I was going to give 9/11 a pass. After all, we've already been through 11 post-9/11 9/11s.

Oh, I admit I had some flashes of déjà vu on Tuesday, even though that was only 9/10 -- especially in the early morning on my way to vote in the primary on my way to work. It was a pretty nice day Tuesday, though not a day in the class of, you know, the 9/11, one of those gloriously crisp, perfect blue-sky days of which we are vouchsafed a few sprinkled through September and October, days that make you feel grand to be alive.

And the morning went so smoothly that I got in and out of my polling place and actually made it all the way to my office in Midtown well before 9. And it was on my way to my cubicle that my coworker Pattie told me that a plane had flown into the World Trade Center. Which I naturally took to mean some little single-engine jobbie going "crash," and somebody was gonna be in trouble. The rest you know.

Maybe a little more eerily, that primary day in 2001 we were making at least a first effort at choosing a Democrat to run to be the first mayor after the many, many Giuliani years. Tuesday, of course, we were doing the same thing, except now looking ahead to the post-Bloomberg years. Like I said, just a little eerie.

So there's one way, a Gotham way, of measuring the period since the original 9/11: the reign of His Imperial Highness Mayor Mike.

My friend Jim Dawson turned me on to another: from "David Wong's End Times Report": "The 6 Weirdest Things We've Learned Since 9/11."
Hey, guys -- I'm starting to think we overreacted to the terrorism thing.

It hit me last year as I was standing in the naked airport scanner again, listening to the faint gasps and then applause from the monitoring booth, and realized that I wouldn't put up with that hassle to ward off the threat of, say, lightning. You know, like if scientists had figured out that you could reduce the already miniscule chance of being struck by merely standing outside and showing God your dick.

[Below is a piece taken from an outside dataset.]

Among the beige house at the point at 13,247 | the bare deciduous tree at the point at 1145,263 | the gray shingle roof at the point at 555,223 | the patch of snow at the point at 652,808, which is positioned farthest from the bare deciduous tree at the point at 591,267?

Anyway, that made me look back at the lessons we've learned in the 12 years since the 9/11 attacks, and I've got to say, it's not encouraging.
It's a seriously wacky, or wackily serious, run, starting with David's first "for instance," which I think we can all get behind (note that onsite there are many more examples and visual aids and lots of links):

#6. Terrorism Totally Works!


Al-Qaida spent about $500,000 executing the 9/11 terror attacks. The U.S. government has spent up to $5 trillion fighting back. One expert estimated we're spending about $400 million per life saved.

In other words, for every dollar the bad guys spent, we lost 10 million. And that's not even counting the money lost due to the economic slump that followed. That, friends, is one hell of a return on an investment. Also: The 9/11 attacks killed 2,996 people. The response has killed 224,475 and displaced another 7.8 million refugees.

Terrorism works. Now more than ever. That's right: I'm David Wong, and I'm here to endorse the effectiveness of terrorism. Buy my book.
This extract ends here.